* What is being asked
The Naggy Joel project page below describes a feature for adding, editing and deleting restaurants. List every restaurant detail it names that the user can specify with this feature.

* Text extract

PROJECT: Naggy Joel

Overview

Naggy Joel is a desktop social life manager application for University students to manage their social life and studies. The user interacts with it using a CLI, and it has a GUI created with JavaFX. Naggy Joel allows users to keep track of contacts, restaurants, school deadlines, and events - 4 different but closely related aspects of a University student’s life.

Summary of contributions

Major Enhancements

  • Added the feature to allow users to add/edit/delete restaurants

    • What it does: Allows the user to add/edit/delete a restaurant with the specified name, location, visited status, type of cuisine, price point, and operating hours

    • Justification: Other then keeping contacts, students might want to take note of goods restaurants that they visited and restaurants that open at odd hours (when they need food studying late) and these features allow the student to do that

    • Highlights 1: This set of enhancements comprise a huge amount of code as it required building the Restaurant and RestaurantBook model from scratch, this also required a thorough understanding of restaurants and how they differ from contacts

    • Highlights 2: To maintain consistency of the code, an in-depth understanding of RegEx expressions for validation of input parameters was also required and had to be learnt

    • Credits: {referenced the original AddressBook and Person model}

  • Added the feature to allow users to undo/redo previous commands

    • What it does: Allows the user to undo all previous commands one at a time; preceding undo commands can be reversed by using the redo command

    • Justification: This feature improves the product significantly because a user can make mistakes in commands and this provides a convenient way for users to rectify them

    • Highlights 1: This enhancement affects exiting and future commands, and hence required an in-depth analysis of design alternatives (for example, how do we want to modify ModelManager, how do we want to store the states, what is the impact on memory, what are the commands that changes the state, etc)

* Data section
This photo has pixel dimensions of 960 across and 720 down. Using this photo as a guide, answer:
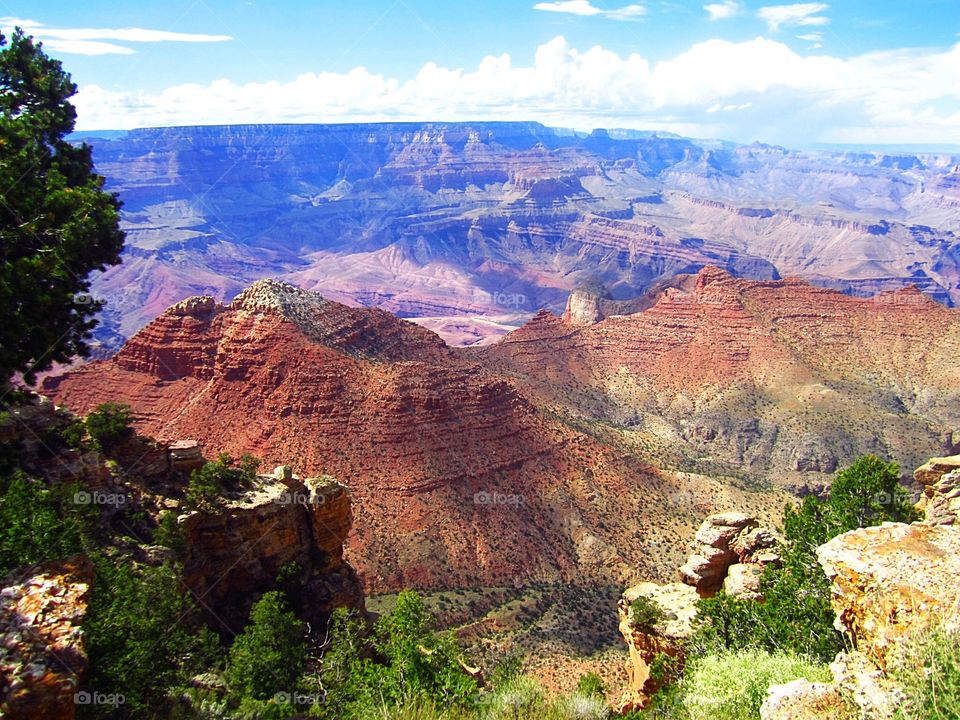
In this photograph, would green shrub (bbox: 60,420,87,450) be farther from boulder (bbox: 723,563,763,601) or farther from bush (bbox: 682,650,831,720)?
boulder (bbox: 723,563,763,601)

* * *

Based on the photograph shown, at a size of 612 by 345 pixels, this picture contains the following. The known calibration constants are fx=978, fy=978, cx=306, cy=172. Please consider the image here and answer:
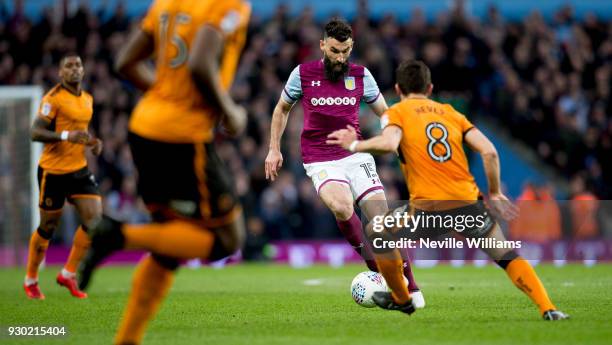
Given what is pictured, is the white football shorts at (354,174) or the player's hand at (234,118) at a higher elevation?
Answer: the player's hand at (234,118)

* Full solution
- Name
- Location
- Visited status
- Type of cuisine
- Price point
- Operating hours